= Exercise objective =
Carry on the forum thread about topping up leisure batteries to the L-shaped marker, beginning right after its final post.

# Leisure battery advice required - top up marker ?



## drcotts (Feb 23, 2006)

Hi all
Bought 2 x 110 ah lead acid leisure batteries last week and fitted them the weekend.

I took the caps off and noticed that although there was water covering the plates, the water was no where near the top up marker.

This marker is in the form of a plastic "L" shaped leg that is in each hole and sits about 12mm below the top of the battery hole. I was lead to believe that this was the level indicator for the water. 

I therefore filled each cell up to this mark but have been left wondering if i have done rthe right thing or if i should have left well alone.

Any advice welcome

ps the green indicator was well "lit" on each battery.

Phill


----------



## Juggler258 (Sep 6, 2005)

Phill,
As a fellow Taurean, I have always topped up my 4 x 110Ahr NUMAX batteries up to that 'L' shaped marker. I've not had any problems in the last 4 years. I keep a bottle of Halfords distilled water in the garage so I can check them regular. Any excess would have gone down the breather tubes.

Have a nice day,
Neil


----------



## Wizzo (Dec 3, 2007)

Sounds good to me too.

JohnW


----------



## cabby (May 14, 2005)

Also as a taurean I could not possibly disagree.but yes that sounds ok to me.

= Information shown =

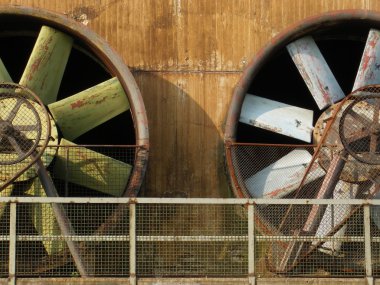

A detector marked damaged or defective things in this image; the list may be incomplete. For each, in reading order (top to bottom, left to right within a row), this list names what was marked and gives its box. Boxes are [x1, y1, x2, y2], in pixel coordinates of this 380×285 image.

rusted metal wall [1, 0, 378, 197]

= Response to this task =
cabby


----------



## ingram (May 12, 2005)

I agree: and slightly off the main subject but relevant:-- I bought one of those small antifreeze testers from Lidl when they had them in stock, removed the marker float and use it for topping up the batteries: works very well. A flexible rubber tube can be fitted to the end if necessary to improve access to inaccessible batteries.

Harvey


----------



## EJB (Aug 25, 2007)

As a Taurean I couldn't possibly comment :wink:


----------



## drcotts (Feb 23, 2006)

Hi and thanks guys and gals
I knew i was ok but just wanted to be sure,

Good idea ingram re the filler. You got the van i wanted by the way but couldnt afford

Phill


----------



## ingram (May 12, 2005)

One of these from Lidl in case anyone doesn't know of them. About 8" long.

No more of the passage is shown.